Reproduce word for word the stretch of items from the line containing "Upon closer inspection, is" through the end of the items.

═══ Data entries ═══

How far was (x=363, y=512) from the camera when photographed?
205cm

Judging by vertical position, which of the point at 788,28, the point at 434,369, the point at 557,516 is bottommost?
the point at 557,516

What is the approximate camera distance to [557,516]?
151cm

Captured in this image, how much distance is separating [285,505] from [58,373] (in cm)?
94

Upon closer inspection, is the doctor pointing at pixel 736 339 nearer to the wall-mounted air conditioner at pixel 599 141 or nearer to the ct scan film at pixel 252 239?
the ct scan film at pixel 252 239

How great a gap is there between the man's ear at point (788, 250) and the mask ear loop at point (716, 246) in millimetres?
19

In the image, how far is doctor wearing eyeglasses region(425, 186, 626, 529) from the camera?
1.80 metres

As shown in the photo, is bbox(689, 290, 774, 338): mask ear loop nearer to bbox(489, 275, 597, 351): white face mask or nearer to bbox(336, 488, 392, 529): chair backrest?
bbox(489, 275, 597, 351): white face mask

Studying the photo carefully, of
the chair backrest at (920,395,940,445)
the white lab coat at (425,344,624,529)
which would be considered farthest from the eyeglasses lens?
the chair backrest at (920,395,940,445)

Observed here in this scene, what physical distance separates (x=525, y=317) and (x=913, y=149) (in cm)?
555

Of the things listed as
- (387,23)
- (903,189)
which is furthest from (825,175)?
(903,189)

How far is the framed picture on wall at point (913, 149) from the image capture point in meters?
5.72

═══

Written answer:
Upon closer inspection, is the doctor pointing at pixel 736 339 nearer to the wall-mounted air conditioner at pixel 599 141 or nearer to the ct scan film at pixel 252 239?
the ct scan film at pixel 252 239

How great a gap is there between the man's ear at point (788, 250) and the mask ear loop at point (716, 246) in millimetres?
19

In the image, how far is doctor wearing eyeglasses region(425, 186, 626, 529) from the camera?
1.80 metres

As shown in the photo, is bbox(689, 290, 774, 338): mask ear loop nearer to bbox(489, 275, 597, 351): white face mask or nearer to bbox(336, 488, 392, 529): chair backrest?
bbox(489, 275, 597, 351): white face mask

Studying the photo carefully, of
the chair backrest at (920,395,940,445)
the white lab coat at (425,344,624,529)
which would be considered farthest from the eyeglasses lens?
the chair backrest at (920,395,940,445)

Observed here in this scene, what physical distance separates (x=525, y=317) and (x=913, y=149) (in cm)?
555

Of the things listed as
- (387,23)
- (903,189)
which is furthest from (825,175)?
(903,189)

How far is the framed picture on wall at point (913, 149) from the image capture point in meters?
5.72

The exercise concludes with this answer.